We are having a boy. Let me explain. Yesterday, Tisha and I were sitting on the couch enjoying each other's company when I started drumming on the table with Tisha's pens. When you're married to a PhD student, you have to get used to the fact that writing utensils are always going to be lying around. After a few seconds or so, I realized that one pen was baby blue and the other pen was pink. Thus, I had the bright idea of pointing the pens at Dixie and seeing which pen she chooses and the color would represent the sex of the baby. (I know that blue=boy and pink=girl is old fashion and maybe a little sexist but it was all in good fun). I also have to add a footnote to this story: the first trick we ever taught Dixie was to press her nose against a stick or my finger whenever she wants a treat. The funny part was that Tisha and I tried this test 5 times alternating the pens in both hands and Dixie choose the blue pen every time. Once again, we have to wait six or so more weeks to find out the sex of the baby but according to Dixie, we are having a boy.

Wednesday, July 25, 2007

Delaware


Tisha and I had a great trip home this past weekend. Click on the picture to see more pictures. LOL.

Thursday, July 19, 2007

Nothing Else Compares


Tisha and I had our first doctor's appointment Tuesday and it was one of the best day of my life. The doctor let us hear our baby's heartbeat and it was sweet music to my hears. Although the baby is super tiny (Tisha is 10 wks pregnant), the baby's heart was beating strong and super fast. The doctor thinks we're going to have a boy but its way too early to tell. We won't know the sex of the baby until 18 wks.

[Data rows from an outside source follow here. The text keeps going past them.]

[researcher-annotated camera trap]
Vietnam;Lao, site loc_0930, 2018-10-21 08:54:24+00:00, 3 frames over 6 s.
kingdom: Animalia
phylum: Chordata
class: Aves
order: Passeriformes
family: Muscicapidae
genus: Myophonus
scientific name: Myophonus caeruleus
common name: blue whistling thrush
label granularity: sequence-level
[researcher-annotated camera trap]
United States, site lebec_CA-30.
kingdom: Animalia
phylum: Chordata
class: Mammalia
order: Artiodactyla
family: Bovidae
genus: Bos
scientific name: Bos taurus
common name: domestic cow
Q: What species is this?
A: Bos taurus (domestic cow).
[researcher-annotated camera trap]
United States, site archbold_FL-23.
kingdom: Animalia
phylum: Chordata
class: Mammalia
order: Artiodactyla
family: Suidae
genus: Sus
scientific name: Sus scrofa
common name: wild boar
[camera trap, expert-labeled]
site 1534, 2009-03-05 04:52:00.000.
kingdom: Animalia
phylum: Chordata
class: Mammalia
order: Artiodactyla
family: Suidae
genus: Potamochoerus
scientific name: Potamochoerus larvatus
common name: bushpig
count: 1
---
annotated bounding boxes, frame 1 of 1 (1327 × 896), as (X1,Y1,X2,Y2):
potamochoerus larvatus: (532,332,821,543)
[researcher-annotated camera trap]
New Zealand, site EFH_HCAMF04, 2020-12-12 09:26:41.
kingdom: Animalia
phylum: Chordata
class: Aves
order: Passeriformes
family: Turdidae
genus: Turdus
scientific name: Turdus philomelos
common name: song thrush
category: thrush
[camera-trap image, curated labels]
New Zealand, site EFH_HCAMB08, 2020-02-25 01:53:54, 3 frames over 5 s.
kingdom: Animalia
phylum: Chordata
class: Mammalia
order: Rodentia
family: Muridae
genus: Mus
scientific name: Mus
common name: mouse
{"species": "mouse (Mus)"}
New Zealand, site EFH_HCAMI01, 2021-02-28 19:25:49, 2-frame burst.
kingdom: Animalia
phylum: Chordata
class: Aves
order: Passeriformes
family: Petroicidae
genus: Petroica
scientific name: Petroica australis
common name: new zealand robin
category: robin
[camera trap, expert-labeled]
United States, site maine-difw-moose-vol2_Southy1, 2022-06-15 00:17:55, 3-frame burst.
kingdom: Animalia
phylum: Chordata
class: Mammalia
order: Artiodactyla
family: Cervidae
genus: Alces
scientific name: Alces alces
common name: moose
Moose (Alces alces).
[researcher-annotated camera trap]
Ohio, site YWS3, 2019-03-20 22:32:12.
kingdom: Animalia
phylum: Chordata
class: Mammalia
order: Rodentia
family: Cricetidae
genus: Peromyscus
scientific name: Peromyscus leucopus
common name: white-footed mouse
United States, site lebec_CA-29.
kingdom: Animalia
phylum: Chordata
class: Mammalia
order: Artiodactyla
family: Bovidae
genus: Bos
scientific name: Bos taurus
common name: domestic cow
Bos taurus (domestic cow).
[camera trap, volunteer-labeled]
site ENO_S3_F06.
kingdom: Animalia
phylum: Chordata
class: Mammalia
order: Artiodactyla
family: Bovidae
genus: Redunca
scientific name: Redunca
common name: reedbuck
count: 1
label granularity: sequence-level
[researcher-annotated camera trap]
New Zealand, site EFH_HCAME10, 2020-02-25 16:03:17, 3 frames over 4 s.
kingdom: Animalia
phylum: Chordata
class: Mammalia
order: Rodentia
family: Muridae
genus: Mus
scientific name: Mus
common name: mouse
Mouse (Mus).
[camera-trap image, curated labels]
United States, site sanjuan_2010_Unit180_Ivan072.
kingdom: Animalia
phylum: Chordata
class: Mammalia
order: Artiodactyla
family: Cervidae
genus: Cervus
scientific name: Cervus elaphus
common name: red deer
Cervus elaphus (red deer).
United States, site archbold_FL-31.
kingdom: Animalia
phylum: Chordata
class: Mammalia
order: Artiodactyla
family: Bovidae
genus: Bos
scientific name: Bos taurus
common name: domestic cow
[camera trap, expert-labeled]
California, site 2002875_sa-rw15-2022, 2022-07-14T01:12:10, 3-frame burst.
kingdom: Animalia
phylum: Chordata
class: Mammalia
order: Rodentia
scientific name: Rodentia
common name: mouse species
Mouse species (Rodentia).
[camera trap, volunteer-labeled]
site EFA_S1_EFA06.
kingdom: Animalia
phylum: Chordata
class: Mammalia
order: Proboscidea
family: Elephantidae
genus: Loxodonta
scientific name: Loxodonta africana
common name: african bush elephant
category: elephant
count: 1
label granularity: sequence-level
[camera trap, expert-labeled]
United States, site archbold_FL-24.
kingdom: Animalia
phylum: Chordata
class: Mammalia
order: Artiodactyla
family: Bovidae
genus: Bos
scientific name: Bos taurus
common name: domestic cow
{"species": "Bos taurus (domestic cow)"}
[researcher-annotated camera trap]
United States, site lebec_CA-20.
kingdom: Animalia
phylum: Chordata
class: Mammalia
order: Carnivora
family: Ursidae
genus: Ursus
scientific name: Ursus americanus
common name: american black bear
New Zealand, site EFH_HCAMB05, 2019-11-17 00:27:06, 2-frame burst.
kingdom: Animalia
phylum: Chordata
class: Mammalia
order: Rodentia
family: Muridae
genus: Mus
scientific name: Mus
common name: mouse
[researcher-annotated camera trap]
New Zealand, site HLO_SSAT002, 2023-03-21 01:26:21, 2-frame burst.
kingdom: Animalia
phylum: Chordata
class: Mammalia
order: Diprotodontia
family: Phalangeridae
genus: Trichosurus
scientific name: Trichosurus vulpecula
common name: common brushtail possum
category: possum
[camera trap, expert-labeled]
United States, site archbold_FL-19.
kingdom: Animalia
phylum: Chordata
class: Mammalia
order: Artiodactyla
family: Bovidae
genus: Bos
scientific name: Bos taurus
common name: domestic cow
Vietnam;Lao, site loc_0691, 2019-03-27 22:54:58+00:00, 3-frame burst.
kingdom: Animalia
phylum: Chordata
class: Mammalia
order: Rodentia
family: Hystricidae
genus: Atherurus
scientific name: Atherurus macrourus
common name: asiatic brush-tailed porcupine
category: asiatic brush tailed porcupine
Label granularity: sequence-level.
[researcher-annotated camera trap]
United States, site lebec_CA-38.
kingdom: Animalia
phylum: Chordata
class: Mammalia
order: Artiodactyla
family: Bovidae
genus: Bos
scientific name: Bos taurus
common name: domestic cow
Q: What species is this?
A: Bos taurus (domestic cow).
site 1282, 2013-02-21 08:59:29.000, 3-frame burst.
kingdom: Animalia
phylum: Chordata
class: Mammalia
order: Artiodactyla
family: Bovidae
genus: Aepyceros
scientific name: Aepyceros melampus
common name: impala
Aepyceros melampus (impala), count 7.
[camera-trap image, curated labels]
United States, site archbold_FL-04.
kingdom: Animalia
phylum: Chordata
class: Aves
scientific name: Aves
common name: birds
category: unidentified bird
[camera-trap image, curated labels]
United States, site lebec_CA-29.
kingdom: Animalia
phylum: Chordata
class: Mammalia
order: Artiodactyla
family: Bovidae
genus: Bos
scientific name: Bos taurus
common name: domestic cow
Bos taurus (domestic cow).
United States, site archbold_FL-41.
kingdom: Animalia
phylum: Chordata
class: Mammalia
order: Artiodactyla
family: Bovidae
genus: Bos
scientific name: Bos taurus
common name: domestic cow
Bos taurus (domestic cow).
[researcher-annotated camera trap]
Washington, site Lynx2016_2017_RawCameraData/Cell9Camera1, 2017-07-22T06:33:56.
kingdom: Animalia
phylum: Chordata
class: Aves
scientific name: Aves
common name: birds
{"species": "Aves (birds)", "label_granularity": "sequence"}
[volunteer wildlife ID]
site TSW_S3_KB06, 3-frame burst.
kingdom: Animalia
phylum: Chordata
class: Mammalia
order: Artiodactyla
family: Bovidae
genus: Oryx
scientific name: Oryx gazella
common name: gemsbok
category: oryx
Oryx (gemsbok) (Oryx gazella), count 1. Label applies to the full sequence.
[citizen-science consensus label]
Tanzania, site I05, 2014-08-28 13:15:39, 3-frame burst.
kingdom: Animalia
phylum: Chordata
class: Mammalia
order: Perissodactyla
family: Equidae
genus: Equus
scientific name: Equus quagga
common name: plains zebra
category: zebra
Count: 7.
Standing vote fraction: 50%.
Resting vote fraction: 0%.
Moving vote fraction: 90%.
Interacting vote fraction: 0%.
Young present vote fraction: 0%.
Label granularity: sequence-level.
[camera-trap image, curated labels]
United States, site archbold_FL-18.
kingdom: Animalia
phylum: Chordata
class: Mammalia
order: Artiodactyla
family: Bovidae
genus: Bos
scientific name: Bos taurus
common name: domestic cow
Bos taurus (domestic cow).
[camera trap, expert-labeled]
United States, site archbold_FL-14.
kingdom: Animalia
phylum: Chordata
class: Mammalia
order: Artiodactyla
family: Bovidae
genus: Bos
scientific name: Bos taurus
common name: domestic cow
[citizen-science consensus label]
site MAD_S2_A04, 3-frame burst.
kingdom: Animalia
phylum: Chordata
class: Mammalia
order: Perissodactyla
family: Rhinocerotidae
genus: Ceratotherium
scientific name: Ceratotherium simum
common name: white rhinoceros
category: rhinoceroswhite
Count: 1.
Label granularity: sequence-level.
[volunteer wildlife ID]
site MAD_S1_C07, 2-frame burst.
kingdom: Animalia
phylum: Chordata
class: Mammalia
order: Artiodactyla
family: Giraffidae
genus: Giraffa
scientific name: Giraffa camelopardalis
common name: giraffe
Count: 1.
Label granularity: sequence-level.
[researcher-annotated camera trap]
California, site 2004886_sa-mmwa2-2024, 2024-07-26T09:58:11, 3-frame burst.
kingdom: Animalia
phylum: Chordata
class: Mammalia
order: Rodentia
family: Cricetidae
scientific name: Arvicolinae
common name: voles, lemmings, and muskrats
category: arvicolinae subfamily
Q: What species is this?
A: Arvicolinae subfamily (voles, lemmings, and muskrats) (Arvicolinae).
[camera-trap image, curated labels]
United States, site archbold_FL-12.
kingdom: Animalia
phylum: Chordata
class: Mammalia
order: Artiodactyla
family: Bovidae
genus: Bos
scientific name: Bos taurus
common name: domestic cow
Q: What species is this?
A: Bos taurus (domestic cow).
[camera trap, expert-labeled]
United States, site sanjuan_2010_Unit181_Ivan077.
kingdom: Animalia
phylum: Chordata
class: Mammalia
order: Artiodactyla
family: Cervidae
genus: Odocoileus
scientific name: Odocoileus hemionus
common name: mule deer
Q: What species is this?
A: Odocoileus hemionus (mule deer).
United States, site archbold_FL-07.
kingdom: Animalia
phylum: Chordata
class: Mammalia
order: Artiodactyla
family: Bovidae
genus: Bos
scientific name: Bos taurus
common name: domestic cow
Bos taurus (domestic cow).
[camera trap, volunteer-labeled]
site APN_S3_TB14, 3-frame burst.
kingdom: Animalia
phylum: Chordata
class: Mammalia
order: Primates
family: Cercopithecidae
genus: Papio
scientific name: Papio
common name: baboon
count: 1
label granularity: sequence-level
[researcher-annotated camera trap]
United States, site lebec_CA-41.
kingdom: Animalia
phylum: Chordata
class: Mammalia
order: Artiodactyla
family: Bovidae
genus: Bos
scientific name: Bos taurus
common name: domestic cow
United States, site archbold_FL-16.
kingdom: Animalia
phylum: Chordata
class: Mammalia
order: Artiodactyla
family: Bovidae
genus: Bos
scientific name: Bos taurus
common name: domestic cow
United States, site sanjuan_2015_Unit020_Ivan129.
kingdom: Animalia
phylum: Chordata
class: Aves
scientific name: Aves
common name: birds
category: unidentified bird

Actually, to tell you the truth, this have been one of the best weeks of my life. I got a new lacrosse stick, a free bag of M&Ms from the vending machine, and my paper on Langston Hughes was accepted by the Harvard Theological Review Journal. Life is definitely good and God is definitely good.

Monday, July 16, 2007

Super Tuesday

Tomorrow is a big day for Tisha and I. We have our first doctor's appointment tomorrow and we might be able to hear the baby's heartbeat. As always, I will give you a update after the appointment.

Tuesday, July 10, 2007

Fastest Game on Two Feet


Thanks to Uzma Siddiqui, my good law school friend, I went to my first Major League Lacrosse (MLL) game this past Sunday. However, this wasn't just any old game but it was the All Star Game. I got to see my favorite lax player, Kyle Harrison, score a goal and I got to spend a nice (hot) afternoon watching great lacrosse. Oh yeah, and to top it off, I caught one of the free MLL T-shirts they were throwing in the stands.

As some of you know, lacrosse has a special place in my heart. I never played in high school and I always regret the decision not to play. The lacrosse coach use to hound me in the halls but I was too busy thinking about to track to start playing lacrosse. What a waste! All I have to show for my 3 years of running track are a few school records.

Thursday, July 5, 2007

Why Family Is So Important


As Tisha and I move closer to having a little one, my thoughts often turn to my childhood. People always say that you never appreciate your parents until you have a little one and I'm finally starting to see the truth in that statement. Now that I'm on the verge of being a parent, I think about my parents a lot more than usual. I think about the sacrifices that they made and the great values that they installed in me. Even if they never sat me down and gave me a lecture on certain issues, their actions always provided a example of how to be a great couple and ultimately how to be great parents.

However, the man that you see today is not just a product of his parents but a product of his entire extended family. A host of aunts, uncles, cousins, grandparents and in-laws all contributed to the person that I am and the person I want to become. Family like my Aunt Tee, who always cheered the loudest at my football games; Uncle Marshall, who words of wisdom of becoming a man will never be forgotten; Uncle Wayne, who always had my back; and my Grandparents, who can always brighten my dad with a quick visit, all played a major part in shaping me. And I can not forget my cousins. Thanks for always standing up for your shorter nerdy cousin (and I don't mean Clarence III).

This is a special Thank You to all of my family members!